* **Brief**
A faithful transcription of all the data is required.

* **Supplied entries**
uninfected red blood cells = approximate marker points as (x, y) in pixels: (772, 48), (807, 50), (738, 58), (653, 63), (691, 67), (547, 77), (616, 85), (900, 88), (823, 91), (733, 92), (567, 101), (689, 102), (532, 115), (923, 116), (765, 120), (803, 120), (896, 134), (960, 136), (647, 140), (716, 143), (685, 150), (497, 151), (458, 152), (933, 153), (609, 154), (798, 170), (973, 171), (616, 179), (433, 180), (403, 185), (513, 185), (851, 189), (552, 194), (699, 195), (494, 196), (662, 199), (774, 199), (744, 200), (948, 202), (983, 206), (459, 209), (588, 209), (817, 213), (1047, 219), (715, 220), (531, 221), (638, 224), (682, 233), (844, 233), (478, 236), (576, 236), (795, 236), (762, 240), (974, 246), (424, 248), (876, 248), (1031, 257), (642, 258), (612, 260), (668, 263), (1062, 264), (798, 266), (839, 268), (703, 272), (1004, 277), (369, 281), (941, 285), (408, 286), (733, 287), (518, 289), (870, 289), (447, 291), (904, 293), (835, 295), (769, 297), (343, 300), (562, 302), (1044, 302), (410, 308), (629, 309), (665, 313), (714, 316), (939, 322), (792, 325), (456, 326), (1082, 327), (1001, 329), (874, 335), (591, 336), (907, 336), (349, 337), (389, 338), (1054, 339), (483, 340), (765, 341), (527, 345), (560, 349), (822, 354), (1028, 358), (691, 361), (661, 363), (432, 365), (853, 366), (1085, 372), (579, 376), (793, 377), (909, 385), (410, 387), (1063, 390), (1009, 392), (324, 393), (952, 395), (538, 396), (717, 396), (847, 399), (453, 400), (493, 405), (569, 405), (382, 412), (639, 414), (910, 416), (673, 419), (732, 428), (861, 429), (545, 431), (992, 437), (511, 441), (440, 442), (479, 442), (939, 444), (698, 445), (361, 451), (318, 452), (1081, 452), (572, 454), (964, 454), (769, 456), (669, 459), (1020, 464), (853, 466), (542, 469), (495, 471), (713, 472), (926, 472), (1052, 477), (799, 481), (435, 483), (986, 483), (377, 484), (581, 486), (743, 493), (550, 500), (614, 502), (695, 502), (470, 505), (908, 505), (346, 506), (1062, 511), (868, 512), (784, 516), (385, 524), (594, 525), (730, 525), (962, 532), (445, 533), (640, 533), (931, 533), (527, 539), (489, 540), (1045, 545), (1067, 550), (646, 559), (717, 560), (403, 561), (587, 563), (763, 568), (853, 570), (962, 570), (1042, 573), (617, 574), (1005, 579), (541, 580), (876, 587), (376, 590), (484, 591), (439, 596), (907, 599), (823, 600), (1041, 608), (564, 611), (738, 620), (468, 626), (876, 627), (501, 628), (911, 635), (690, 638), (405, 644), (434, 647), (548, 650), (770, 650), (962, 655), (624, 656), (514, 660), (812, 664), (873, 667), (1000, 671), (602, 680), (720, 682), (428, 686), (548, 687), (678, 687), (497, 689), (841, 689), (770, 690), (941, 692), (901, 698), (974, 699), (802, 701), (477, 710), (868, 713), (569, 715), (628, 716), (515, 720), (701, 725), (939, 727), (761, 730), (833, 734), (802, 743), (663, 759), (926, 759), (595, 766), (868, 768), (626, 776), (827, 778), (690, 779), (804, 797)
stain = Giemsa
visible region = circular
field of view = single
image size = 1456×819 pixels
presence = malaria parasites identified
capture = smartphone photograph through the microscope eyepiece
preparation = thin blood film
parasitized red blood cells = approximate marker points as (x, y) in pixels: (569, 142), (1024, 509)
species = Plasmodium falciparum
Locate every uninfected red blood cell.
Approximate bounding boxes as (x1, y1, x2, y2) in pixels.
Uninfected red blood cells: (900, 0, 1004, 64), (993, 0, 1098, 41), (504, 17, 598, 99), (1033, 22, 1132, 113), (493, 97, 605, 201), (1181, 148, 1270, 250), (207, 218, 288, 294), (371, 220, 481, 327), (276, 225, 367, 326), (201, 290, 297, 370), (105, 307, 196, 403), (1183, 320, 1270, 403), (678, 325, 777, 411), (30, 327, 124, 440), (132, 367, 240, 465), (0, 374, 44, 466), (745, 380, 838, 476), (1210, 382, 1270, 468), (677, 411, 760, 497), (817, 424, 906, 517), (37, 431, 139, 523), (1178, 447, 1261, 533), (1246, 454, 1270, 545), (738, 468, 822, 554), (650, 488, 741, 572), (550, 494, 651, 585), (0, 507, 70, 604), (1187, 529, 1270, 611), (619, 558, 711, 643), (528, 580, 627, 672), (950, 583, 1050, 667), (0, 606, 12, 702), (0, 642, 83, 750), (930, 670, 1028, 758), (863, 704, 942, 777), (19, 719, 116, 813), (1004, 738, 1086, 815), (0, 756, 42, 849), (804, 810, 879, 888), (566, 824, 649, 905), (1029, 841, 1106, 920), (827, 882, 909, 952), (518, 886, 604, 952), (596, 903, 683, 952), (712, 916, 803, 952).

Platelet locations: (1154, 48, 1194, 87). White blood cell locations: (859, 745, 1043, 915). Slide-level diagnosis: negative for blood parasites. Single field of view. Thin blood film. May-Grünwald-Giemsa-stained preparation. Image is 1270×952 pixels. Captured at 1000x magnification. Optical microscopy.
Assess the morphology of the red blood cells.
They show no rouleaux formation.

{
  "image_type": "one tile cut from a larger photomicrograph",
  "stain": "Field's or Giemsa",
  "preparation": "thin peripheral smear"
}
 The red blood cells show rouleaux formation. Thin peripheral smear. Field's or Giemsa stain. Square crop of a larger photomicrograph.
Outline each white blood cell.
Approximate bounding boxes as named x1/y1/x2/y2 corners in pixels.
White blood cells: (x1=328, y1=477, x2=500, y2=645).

* **Result of the exercise**
uninfected red blood cells = approximate marker points as (x, y) in pixels: (772, 48), (807, 50), (738, 58), (653, 63), (691, 67), (547, 77), (616, 85), (900, 88), (823, 91), (733, 92), (567, 101), (689, 102), (532, 115), (923, 116), (765, 120), (803, 120), (896, 134), (960, 136), (647, 140), (716, 143), (685, 150), (497, 151), (458, 152), (933, 153), (609, 154), (798, 170), (973, 171), (616, 179), (433, 180), (403, 185), (513, 185), (851, 189), (552, 194), (699, 195), (494, 196), (662, 199), (774, 199), (744, 200), (948, 202), (983, 206), (459, 209), (588, 209), (817, 213), (1047, 219), (715, 220), (531, 221), (638, 224), (682, 233), (844, 233), (478, 236), (576, 236), (795, 236), (762, 240), (974, 246), (424, 248), (876, 248), (1031, 257), (642, 258), (612, 260), (668, 263), (1062, 264), (798, 266), (839, 268), (703, 272), (1004, 277), (369, 281), (941, 285), (408, 286), (733, 287), (518, 289), (870, 289), (447, 291), (904, 293), (835, 295), (769, 297), (343, 300), (562, 302), (1044, 302), (410, 308), (629, 309), (665, 313), (714, 316), (939, 322), (792, 325), (456, 326), (1082, 327), (1001, 329), (874, 335), (591, 336), (907, 336), (349, 337), (389, 338), (1054, 339), (483, 340), (765, 341), (527, 345), (560, 349), (822, 354), (1028, 358), (691, 361), (661, 363), (432, 365), (853, 366), (1085, 372), (579, 376), (793, 377), (909, 385), (410, 387), (1063, 390), (1009, 392), (324, 393), (952, 395), (538, 396), (717, 396), (847, 399), (453, 400), (493, 405), (569, 405), (382, 412), (639, 414), (910, 416), (673, 419), (732, 428), (861, 429), (545, 431), (992, 437), (511, 441), (440, 442), (479, 442), (939, 444), (698, 445), (361, 451), (318, 452), (1081, 452), (572, 454), (964, 454), (769, 456), (669, 459), (1020, 464), (853, 466), (542, 469), (495, 471), (713, 472), (926, 472), (1052, 477), (799, 481), (435, 483), (986, 483), (377, 484), (581, 486), (743, 493), (550, 500), (614, 502), (695, 502), (470, 505), (908, 505), (346, 506), (1062, 511), (868, 512), (784, 516), (385, 524), (594, 525), (730, 525), (962, 532), (445, 533), (640, 533), (931, 533), (527, 539), (489, 540), (1045, 545), (1067, 550), (646, 559), (717, 560), (403, 561), (587, 563), (763, 568), (853, 570), (962, 570), (1042, 573), (617, 574), (1005, 579), (541, 580), (876, 587), (376, 590), (484, 591), (439, 596), (907, 599), (823, 600), (1041, 608), (564, 611), (738, 620), (468, 626), (876, 627), (501, 628), (911, 635), (690, 638), (405, 644), (434, 647), (548, 650), (770, 650), (962, 655), (624, 656), (514, 660), (812, 664), (873, 667), (1000, 671), (602, 680), (720, 682), (428, 686), (548, 687), (678, 687), (497, 689), (841, 689), (770, 690), (941, 692), (901, 698), (974, 699), (802, 701), (477, 710), (868, 713), (569, 715), (628, 716), (515, 720), (701, 725), (939, 727), (761, 730), (833, 734), (802, 743), (663, 759), (926, 759), (595, 766), (868, 768), (626, 776), (827, 778), (690, 779), (804, 797)
stain = Giemsa
visible region = circular
field of view = single
image size = 1456×819 pixels
presence = malaria parasites identified
capture = smartphone photograph through the microscope eyepiece
preparation = thin blood film
parasitized red blood cells = approximate marker points as (x, y) in pixels: (569, 142), (1024, 509)
species = Plasmodium falciparum
Locate every uninfected red blood cell.
Approximate bounding boxes as (x1, y1, x2, y2) in pixels.
Uninfected red blood cells: (900, 0, 1004, 64), (993, 0, 1098, 41), (504, 17, 598, 99), (1033, 22, 1132, 113), (493, 97, 605, 201), (1181, 148, 1270, 250), (207, 218, 288, 294), (371, 220, 481, 327), (276, 225, 367, 326), (201, 290, 297, 370), (105, 307, 196, 403), (1183, 320, 1270, 403), (678, 325, 777, 411), (30, 327, 124, 440), (132, 367, 240, 465), (0, 374, 44, 466), (745, 380, 838, 476), (1210, 382, 1270, 468), (677, 411, 760, 497), (817, 424, 906, 517), (37, 431, 139, 523), (1178, 447, 1261, 533), (1246, 454, 1270, 545), (738, 468, 822, 554), (650, 488, 741, 572), (550, 494, 651, 585), (0, 507, 70, 604), (1187, 529, 1270, 611), (619, 558, 711, 643), (528, 580, 627, 672), (950, 583, 1050, 667), (0, 606, 12, 702), (0, 642, 83, 750), (930, 670, 1028, 758), (863, 704, 942, 777), (19, 719, 116, 813), (1004, 738, 1086, 815), (0, 756, 42, 849), (804, 810, 879, 888), (566, 824, 649, 905), (1029, 841, 1106, 920), (827, 882, 909, 952), (518, 886, 604, 952), (596, 903, 683, 952), (712, 916, 803, 952).

Platelet locations: (1154, 48, 1194, 87). White blood cell locations: (859, 745, 1043, 915). Slide-level diagnosis: negative for blood parasites. Single field of view. Thin blood film. May-Grünwald-Giemsa-stained preparation. Image is 1270×952 pixels. Captured at 1000x magnification. Optical microscopy.
Assess the morphology of the red blood cells.
They show no rouleaux formation.

{
  "image_type": "one tile cut from a larger photomicrograph",
  "stain": "Field's or Giemsa",
  "preparation": "thin peripheral smear"
}
 The red blood cells show rouleaux formation. Thin peripheral smear. Field's or Giemsa stain. Square crop of a larger photomicrograph.
Outline each white blood cell.
Approximate bounding boxes as named x1/y1/x2/y2 corners in pixels.
White blood cells: (x1=328, y1=477, x2=500, y2=645).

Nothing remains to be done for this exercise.